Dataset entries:
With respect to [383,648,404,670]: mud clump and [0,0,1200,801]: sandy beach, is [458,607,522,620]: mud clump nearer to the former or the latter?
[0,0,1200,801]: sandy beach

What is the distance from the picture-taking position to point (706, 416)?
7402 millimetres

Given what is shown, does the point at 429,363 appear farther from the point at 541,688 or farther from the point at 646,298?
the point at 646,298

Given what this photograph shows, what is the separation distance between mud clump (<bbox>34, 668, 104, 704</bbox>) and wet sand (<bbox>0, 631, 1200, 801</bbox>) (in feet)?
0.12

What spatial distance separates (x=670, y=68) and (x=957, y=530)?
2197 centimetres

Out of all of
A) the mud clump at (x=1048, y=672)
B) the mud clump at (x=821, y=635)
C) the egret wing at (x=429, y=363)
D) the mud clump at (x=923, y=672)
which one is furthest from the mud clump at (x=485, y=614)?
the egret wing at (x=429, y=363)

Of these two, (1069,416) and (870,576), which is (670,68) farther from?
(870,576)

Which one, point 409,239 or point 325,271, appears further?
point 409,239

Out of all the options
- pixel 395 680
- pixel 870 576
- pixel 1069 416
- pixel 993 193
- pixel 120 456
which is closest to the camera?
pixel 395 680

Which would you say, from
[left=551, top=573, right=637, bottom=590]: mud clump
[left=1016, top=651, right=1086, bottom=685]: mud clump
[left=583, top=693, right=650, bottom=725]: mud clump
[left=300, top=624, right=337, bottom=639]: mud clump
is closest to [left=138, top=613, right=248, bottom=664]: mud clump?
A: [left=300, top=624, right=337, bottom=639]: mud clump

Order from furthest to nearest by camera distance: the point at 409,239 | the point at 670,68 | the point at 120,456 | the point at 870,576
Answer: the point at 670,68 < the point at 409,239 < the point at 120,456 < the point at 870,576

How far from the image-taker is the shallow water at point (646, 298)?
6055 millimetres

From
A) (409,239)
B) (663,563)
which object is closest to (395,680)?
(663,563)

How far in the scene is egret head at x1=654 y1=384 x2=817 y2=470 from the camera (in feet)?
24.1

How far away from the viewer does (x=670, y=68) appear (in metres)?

**REQUIREMENT**
Copy out every one of the entries above again, word for word, leaving nothing out and changing nothing.

**ANSWER IN FULL**
With respect to [383,648,404,670]: mud clump and [0,0,1200,801]: sandy beach, is [458,607,522,620]: mud clump nearer to the former or the latter?
[0,0,1200,801]: sandy beach

What is the distance from the picture-taking position to point (706, 416)?
7402 millimetres

Given what is shown, does the point at 429,363 appear farther from the point at 541,688 or farther from the point at 646,298?
the point at 646,298

Given what this photograph shows, what is the separation distance between mud clump (<bbox>34, 668, 104, 704</bbox>) and wet sand (<bbox>0, 631, 1200, 801</bbox>) (in feet)?
0.12

What spatial distance separates (x=670, y=68) and (x=957, y=530)?
2197 centimetres

Out of all of
A) the mud clump at (x=1048, y=672)
B) the mud clump at (x=821, y=635)
C) the egret wing at (x=429, y=363)
D) the mud clump at (x=923, y=672)
which one is furthest from the mud clump at (x=485, y=614)?
the egret wing at (x=429, y=363)

Of these two, (1069,416) and (870,576), which is (670,68) farther from?
(870,576)

Which one, point 409,239 or point 325,271, appears further?
point 409,239

Out of all the options
- pixel 395 680
- pixel 870 576
- pixel 1069 416
- pixel 993 193
- pixel 120 456
which is closest to the camera?
pixel 395 680

Which would you say, from
[left=551, top=573, right=637, bottom=590]: mud clump
[left=1016, top=651, right=1086, bottom=685]: mud clump
[left=583, top=693, right=650, bottom=725]: mud clump
[left=300, top=624, right=337, bottom=639]: mud clump
is closest to [left=138, top=613, right=248, bottom=664]: mud clump?
A: [left=300, top=624, right=337, bottom=639]: mud clump

Order from furthest to nearest by camera distance: the point at 409,239 | the point at 670,68 | the point at 120,456 | the point at 870,576
Answer: the point at 670,68 < the point at 409,239 < the point at 120,456 < the point at 870,576

How far from the image-taker is the shallow water at point (646, 298)?
6055 millimetres

From
A) (409,239)
B) (663,563)
which object is closest to (395,680)?
(663,563)

How far in the scene is egret head at x1=654 y1=384 x2=817 y2=470 from the camera (in feet)?
24.1

How far away from the viewer does (x=670, y=68) appear (in metres)?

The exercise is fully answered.